Cemal Külünkoğlu Meali En’âm Suresi 52. Ayet Açıklaması
Bkz. 18/28, 26/112-114Mekke’deki bazı müşrik önderleri (sözde ekâbir takımı), Hz. Peygamber’in köleleri ve (onlara göre) alt tabaka diye tabir edilen kimseleri etrafından uzaklaştırması halinde Hz. Muhammed’le birlikte olacaklarını bildirmişlerdi. Sa’d b. Ebi Vakkas’ın anlattığına göre; Hz. Peygamberin yanında altı kişi bulunuyordu.

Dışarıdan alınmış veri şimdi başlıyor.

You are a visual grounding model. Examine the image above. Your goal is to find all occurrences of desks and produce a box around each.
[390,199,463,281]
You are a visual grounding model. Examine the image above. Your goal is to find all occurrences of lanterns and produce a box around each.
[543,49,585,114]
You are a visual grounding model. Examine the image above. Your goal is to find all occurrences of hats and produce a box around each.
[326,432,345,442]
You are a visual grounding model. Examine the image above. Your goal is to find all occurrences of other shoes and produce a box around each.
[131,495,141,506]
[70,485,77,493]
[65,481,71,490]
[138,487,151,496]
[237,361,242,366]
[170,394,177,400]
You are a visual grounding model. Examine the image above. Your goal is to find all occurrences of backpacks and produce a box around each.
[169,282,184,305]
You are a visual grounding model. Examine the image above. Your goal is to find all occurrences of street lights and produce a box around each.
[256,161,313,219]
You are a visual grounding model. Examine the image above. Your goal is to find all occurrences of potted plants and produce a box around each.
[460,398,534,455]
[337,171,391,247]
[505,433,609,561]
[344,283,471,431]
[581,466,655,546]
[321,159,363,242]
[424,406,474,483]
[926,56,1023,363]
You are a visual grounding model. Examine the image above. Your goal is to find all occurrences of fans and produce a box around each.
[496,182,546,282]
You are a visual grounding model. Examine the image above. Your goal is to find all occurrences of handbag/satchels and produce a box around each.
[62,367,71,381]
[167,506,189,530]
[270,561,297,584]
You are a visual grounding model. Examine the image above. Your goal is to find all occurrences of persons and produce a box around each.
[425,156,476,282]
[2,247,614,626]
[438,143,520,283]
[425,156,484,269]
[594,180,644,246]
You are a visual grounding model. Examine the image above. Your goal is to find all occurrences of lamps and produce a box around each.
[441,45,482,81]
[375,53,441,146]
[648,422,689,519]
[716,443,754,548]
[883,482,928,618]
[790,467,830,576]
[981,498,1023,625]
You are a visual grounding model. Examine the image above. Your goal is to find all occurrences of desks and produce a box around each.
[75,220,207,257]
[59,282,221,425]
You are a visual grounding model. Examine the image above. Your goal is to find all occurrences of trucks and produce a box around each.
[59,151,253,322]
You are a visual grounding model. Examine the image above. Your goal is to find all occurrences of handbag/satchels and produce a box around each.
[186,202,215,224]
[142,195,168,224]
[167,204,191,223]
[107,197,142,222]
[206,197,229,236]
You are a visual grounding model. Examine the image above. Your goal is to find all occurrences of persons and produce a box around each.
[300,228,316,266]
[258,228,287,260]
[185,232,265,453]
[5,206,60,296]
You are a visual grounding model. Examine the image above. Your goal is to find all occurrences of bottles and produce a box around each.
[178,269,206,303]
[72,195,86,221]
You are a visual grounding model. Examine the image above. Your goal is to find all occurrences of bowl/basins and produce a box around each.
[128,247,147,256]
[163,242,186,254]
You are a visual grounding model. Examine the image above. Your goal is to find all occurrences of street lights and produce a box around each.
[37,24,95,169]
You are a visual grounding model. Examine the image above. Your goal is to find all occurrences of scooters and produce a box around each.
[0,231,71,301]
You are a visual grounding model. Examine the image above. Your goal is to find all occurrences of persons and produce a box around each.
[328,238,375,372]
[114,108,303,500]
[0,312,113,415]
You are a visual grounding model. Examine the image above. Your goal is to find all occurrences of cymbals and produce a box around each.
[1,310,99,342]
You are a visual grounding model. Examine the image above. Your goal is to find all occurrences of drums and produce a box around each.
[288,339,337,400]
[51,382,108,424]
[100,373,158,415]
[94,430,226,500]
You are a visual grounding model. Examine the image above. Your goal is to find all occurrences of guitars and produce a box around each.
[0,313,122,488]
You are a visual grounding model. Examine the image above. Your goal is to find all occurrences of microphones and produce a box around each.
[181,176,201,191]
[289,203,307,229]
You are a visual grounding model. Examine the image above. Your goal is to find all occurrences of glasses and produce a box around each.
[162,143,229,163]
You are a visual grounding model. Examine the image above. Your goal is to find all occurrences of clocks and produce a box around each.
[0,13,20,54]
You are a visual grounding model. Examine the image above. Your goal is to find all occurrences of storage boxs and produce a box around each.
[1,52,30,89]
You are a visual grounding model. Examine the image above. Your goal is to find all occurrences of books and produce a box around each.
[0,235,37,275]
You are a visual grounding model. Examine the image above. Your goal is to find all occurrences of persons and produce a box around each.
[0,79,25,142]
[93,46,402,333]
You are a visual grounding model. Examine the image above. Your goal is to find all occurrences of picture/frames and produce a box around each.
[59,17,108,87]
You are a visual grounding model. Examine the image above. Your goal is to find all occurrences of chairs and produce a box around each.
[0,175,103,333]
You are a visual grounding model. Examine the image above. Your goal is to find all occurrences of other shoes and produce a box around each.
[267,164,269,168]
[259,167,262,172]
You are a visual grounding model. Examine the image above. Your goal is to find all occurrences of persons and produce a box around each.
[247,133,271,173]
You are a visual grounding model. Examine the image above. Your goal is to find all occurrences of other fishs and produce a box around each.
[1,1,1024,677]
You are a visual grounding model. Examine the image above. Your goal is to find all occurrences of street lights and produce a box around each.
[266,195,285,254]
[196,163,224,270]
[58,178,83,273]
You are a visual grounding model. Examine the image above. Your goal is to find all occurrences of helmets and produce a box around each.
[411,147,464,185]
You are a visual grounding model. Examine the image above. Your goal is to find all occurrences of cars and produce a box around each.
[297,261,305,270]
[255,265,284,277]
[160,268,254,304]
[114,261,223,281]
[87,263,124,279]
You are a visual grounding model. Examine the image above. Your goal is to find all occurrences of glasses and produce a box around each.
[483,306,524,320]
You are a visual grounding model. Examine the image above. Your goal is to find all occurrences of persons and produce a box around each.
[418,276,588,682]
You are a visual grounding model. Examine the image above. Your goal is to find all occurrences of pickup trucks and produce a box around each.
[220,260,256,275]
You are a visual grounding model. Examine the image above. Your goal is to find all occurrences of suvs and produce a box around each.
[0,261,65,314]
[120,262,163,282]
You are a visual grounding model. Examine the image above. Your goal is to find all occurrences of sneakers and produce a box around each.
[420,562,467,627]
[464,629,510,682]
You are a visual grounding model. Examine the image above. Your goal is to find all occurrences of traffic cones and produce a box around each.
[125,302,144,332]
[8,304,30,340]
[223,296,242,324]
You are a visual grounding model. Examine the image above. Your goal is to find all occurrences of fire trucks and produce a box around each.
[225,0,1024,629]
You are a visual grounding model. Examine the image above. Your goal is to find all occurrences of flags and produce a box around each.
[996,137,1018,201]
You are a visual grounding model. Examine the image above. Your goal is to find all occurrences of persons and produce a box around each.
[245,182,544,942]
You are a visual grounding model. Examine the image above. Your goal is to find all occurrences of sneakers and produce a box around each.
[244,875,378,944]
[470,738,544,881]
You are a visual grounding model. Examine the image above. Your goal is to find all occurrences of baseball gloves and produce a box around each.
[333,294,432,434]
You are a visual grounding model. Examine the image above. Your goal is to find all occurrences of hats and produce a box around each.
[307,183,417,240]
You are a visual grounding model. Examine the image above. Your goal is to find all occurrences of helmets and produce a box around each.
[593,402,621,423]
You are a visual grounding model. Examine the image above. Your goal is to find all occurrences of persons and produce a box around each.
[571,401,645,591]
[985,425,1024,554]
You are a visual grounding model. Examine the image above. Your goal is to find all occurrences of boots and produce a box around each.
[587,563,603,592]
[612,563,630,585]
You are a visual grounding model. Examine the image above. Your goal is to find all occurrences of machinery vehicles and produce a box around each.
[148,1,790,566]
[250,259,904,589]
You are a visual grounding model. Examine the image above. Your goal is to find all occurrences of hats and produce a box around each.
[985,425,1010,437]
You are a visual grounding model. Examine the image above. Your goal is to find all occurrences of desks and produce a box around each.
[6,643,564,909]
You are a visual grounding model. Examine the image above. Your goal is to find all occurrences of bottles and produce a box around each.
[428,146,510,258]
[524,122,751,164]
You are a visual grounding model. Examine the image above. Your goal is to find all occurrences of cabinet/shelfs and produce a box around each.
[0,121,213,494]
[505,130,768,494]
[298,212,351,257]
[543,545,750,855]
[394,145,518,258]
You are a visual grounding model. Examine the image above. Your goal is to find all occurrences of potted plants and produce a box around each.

Müşrikler Peygamberimize: “Yanında bulunan şu adamları uzaklaştır ki, bize karşı cüretkâr davranmasınlar” dediler. Peygamberimizin yanında bulunanlardan biri bendim, biri İbni Mesut, biri de Hüzeyl kabilesinden bir kişi, diğer biri de Bilal idi. Bir de isimlerini hatırlayamadığım iki kişi vardı. Bunun üzerine Peygamberimizin gönlünde yüce Allah’ın geçmesini istediği düşünce geçti ve bu ayet nazil oldu.

Bu konuda Hz. Nuh’un Kur’an’da yer alan, inkârcıların taleplerine verdiği cevap buna benzer niteliktedir. “(Nuh) dedi ki: “Onların öteden beri yaptıkları hakkında benim bir bilgim yok. Onlar hakkında yargıda bulunmak bana değil, sadece Rabbime düşer. Keşke bu gerçeğin bilincinde olsanız! Ben inananları kovacak değilim. Ben ancak apaçık bir uyarıcıyım.” (Şuara 26/112-115)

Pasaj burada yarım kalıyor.